8. Knowledge Discovery Process
MODELS
The Fayyad et al. KDP model consists of nine steps, which are outlined as follows:
-
Developing and understanding the application domain. This step includes learning the relevant prior knowledge and the goals of the end user of the discovered knowledge.
-
Creating a target data set. Here the data miner selects a subset of variables (attributes) and data points (examples) that will be used to perform discovery tasks. This step usually includes querying the existing data to select the desired subset.
-
Data cleaning and preprocessing. This step consists of removing outliers, dealing with noise and missing values in the data, and accounting for time sequence information and known changes.
-
Data reduction and projection. This step consists of finding useful attributes by applying dimension reduction and transformation methods, and finding invariant representation of the data.
-
Choosing the data mining task. Here the data miner matches the goals defined in Step 1 with a particular DM method, such as classification, regression, clustering, etc.
-
Choosing the data mining algorithm. The data miner selects methods to search for patterns in the data and decides which models and parameters of the methods used may be appropriate.
-
Data mining. This step generates patterns in a particular representational form, such as classification rules, decision trees, regression models, trends, etc.
-
Interpreting mined patterns. Here the analyst performs visualization of the extracted patterns and models, and visualization of the data based on the extracted models.
-
Consolidating discovered knowledge. The final step consists of incorporating the discovered knowledge into the performance system, and documenting and reporting it to the interested parties.
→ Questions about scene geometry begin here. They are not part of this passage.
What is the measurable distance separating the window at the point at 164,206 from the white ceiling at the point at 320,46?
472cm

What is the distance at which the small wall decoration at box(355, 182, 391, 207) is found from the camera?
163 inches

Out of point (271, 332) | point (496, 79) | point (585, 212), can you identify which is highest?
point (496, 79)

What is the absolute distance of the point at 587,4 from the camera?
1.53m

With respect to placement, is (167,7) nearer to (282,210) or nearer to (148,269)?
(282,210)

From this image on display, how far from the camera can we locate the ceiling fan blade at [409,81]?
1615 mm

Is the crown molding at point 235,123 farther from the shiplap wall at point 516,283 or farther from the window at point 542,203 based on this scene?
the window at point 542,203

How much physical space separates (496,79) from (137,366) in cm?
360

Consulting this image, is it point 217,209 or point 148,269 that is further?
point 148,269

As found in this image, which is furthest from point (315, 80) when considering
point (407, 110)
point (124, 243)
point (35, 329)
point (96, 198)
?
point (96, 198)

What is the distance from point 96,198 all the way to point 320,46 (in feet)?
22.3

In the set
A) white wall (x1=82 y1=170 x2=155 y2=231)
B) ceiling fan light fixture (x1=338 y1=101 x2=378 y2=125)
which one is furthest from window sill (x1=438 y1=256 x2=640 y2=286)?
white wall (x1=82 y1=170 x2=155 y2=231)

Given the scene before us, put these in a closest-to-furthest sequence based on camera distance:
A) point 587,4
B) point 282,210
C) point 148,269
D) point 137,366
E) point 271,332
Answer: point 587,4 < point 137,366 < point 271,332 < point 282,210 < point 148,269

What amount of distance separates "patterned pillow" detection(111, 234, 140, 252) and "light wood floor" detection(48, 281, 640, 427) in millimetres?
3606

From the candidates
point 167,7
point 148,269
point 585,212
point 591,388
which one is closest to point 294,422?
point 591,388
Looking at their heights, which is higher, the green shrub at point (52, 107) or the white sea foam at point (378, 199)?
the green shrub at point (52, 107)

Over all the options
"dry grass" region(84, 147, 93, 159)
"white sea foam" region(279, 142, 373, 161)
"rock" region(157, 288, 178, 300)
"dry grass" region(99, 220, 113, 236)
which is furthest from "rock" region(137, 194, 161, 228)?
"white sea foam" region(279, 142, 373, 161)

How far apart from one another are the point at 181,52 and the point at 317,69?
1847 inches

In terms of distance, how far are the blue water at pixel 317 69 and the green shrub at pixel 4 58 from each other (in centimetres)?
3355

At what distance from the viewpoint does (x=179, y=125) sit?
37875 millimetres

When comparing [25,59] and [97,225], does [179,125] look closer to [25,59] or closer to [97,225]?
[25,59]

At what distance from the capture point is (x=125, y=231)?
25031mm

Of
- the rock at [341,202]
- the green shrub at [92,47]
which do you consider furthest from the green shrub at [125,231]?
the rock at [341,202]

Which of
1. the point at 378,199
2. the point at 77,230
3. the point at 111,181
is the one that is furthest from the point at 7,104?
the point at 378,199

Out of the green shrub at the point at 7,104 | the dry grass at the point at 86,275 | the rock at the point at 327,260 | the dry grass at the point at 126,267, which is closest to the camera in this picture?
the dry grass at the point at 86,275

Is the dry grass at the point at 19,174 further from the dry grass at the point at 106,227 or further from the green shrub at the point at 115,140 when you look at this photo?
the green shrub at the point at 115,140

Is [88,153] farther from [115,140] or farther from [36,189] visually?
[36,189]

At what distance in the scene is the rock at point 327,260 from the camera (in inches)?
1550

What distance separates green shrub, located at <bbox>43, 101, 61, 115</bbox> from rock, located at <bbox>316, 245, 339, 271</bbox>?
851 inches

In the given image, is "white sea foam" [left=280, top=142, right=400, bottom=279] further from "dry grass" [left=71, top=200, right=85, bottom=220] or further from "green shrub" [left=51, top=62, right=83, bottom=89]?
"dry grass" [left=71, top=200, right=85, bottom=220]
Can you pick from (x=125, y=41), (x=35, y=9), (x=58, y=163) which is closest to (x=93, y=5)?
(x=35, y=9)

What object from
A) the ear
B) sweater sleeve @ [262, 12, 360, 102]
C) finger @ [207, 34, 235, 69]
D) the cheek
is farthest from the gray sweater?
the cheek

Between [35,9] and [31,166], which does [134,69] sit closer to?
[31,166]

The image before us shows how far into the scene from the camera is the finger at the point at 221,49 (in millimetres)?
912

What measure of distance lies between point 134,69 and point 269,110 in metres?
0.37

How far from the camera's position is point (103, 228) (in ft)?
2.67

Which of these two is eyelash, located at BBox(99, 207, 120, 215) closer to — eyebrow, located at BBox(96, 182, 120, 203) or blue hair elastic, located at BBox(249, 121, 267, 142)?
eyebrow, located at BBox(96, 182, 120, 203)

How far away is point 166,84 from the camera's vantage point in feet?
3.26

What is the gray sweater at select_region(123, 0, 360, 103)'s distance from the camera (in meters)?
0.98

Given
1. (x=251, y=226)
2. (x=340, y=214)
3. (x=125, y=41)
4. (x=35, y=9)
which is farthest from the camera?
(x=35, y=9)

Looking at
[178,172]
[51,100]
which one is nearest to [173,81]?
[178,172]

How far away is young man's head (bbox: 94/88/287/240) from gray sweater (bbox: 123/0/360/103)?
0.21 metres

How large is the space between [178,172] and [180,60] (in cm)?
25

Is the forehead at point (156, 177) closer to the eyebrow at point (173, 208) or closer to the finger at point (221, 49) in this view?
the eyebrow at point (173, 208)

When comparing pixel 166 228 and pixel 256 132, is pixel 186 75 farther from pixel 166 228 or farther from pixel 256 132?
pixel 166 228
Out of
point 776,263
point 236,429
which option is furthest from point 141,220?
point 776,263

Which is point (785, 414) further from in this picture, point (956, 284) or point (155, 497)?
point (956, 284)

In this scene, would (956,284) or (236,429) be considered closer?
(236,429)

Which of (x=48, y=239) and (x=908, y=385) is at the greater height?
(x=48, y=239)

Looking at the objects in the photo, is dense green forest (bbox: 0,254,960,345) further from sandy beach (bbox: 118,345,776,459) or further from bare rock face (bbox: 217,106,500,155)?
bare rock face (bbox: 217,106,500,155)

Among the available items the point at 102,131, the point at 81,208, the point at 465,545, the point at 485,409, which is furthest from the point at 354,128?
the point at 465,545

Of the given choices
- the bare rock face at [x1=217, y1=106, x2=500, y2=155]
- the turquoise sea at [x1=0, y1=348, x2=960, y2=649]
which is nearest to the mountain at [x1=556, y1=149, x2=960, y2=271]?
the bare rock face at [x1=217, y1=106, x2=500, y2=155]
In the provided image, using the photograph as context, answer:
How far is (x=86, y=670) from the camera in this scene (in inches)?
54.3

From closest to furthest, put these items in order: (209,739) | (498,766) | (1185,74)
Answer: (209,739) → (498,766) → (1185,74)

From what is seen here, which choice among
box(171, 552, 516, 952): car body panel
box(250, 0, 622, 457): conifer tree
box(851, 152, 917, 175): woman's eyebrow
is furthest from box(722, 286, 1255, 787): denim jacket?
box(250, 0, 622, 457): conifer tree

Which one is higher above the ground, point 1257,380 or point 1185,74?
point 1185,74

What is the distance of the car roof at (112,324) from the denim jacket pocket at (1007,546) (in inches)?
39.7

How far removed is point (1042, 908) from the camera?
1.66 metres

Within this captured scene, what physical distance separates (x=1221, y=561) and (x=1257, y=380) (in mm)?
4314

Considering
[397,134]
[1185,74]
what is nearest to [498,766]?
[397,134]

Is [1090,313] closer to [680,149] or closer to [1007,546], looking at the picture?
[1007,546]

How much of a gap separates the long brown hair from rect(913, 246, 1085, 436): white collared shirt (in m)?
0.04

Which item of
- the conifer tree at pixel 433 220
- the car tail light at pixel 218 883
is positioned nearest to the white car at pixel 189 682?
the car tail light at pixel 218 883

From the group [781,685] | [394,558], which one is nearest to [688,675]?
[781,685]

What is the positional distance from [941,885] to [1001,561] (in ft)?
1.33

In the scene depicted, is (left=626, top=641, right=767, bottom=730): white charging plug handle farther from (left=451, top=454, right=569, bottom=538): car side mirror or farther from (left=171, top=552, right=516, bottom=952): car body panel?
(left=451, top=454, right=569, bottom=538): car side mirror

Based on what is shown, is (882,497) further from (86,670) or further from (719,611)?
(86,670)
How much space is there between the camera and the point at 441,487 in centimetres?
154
This step may also include checking and resolving potential conflicts with previously believed knowledge.
Notes: This process is iterative. The authors of this model declare that a number of loops between any two steps are usually executed, but they give no specific details. The model provides a detailed technical description with respect to data analysis but lacks a description of business aspects. This model has become a cornerstone of later models.
Major Applications: The nine-step model has been incorporated into a commercial knowledge discovery system called MineSet The model has been used in a number of different domains, including engineering, medicine, production, e-business, and software development.